Each Party hereto hereby acknowledges that all Parties hereto participated equally in the negotiation and drafting of this Letter Agreement and that, accordingly, no court construing this Letter Agreement shall construe it more stringently against one Party than against the other.

8.  
This Letter Agreement is subject to the confidentiality agreement between the parties entered into on October 9, 2006 (the "Nondisclosure Agreement").

9.  
Neither party may assign this Letter Agreement without the prior written consent of the other party, except that Emcore may assign its rights under this Letter Agreement in connection with the sale of all or substantially all of the business to which this Letter Agreement relates.

10.  
This Letter Agreement may be executed in any number of counterparts (including by facsimile) and by different parties hereto in separate counterparts, with the same effect as if all parties had signed the same document.

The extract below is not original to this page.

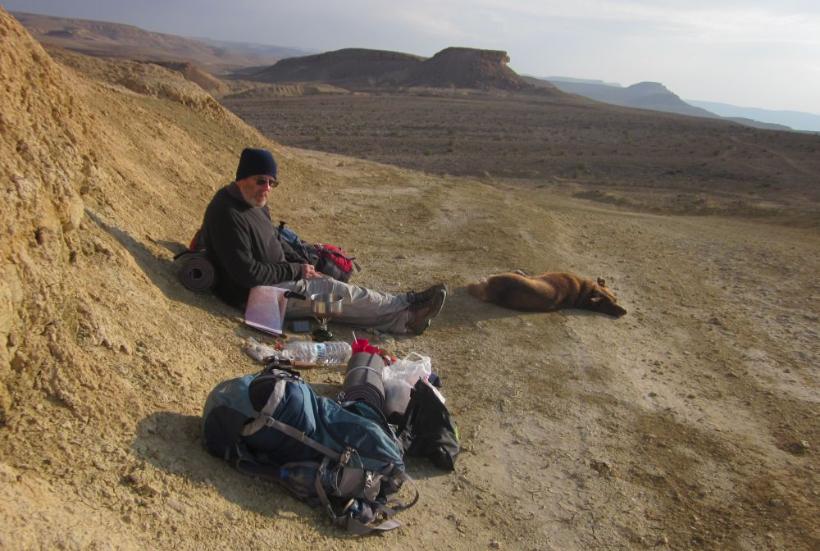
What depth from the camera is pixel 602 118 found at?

All such counterparts shall be deemed an original, shall be construed together and shall constitute one and the same instrument. This Letter Agreement shall become effective when each party hereto shall have received counterparts hereof signed by all of the other parties hereto.

[Execution Page Follows]

 


 

IN WITNESS WHEREOF, this Letter Agreement has been duly executed by each of the parties hereto as of the date first written above.

EMCORE Corporation


By: /s/ Howard W. Brodie 
Name: Howard W. Brodie
Title: Chief Legal Officer, Executive Vice-President and Secretary

 
WorldWater & Power Corp.
 

By: /s/ Quentin T. Kelly 
Name: Quentin T. Kelly
Title: Chairman



1Quantities and Pricing based on Part No. 608584, T1000 MJ Cell. The parties may agree to a different cell size. Price per cell to WorldWater & Power Corp. for any other solar cell product will be adjusted accordingly so that Emcore realizes its normal fully yielded and burdened profit margin.